Targon the Tapster, with other redoubtable fellows, had helped form the bodyguard that had turned into the First Emperor’s Sword Watch. They took it in turn to command the regiments. They detested going anywhere without me, or of letting me off the hook to go adventuring on my own without them along. The same fractious desires animated as well the lads of the Emperor’s Yellow Jackets. And, as I well knew, the two new regiments in my guard corps, the Emperor’s Foot Bows, and the Emperor’s Life Churgurs, shared that dedicated devotion to my person.
All of which, as I have said, made me feel very small, and gave me considerable qualms for the safety of the kampeons in the regiments.
We’d grabbed every flier we could lay our hands on and had flown up as fast as we could drive the vollers. With a foul wind, the vorlcas, the massive aerial ships that depended on sails and their ethero-magnetic keels to move them along, were severely restricted.
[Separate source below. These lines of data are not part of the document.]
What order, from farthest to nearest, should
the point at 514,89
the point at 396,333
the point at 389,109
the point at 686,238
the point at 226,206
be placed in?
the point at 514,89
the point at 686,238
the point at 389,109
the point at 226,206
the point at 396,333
They’d fly up eventually, though, Opaz willing.
Kapt Erndor, Nath na Kochwold and the other commanders would move heaven and earth to get up and into action just as fast as they could.
Targon said: “And you are confident the city of Tali will be able to hold out?”
“Tali is a sizable place, with many towers and walls sixty paces thick, for I paced them myself. Still, there is no certitude in a town holding out against a siege.”
“We will distract them long enough.”
“I don’t want a lot of casualties,” I said.
“We are all your juruk jikai. The guard corps will not hang back in a fight.”
“That’s what I’m worried about.”
Over the deck to where we stood in the prow, Delia walked up with that smooth grace that always catches the breath in my throat. She heard the last words of our conversation.
“I feel exactly the same about my guards,” she said. “Nath Karidge is such a bold reckless fellow.”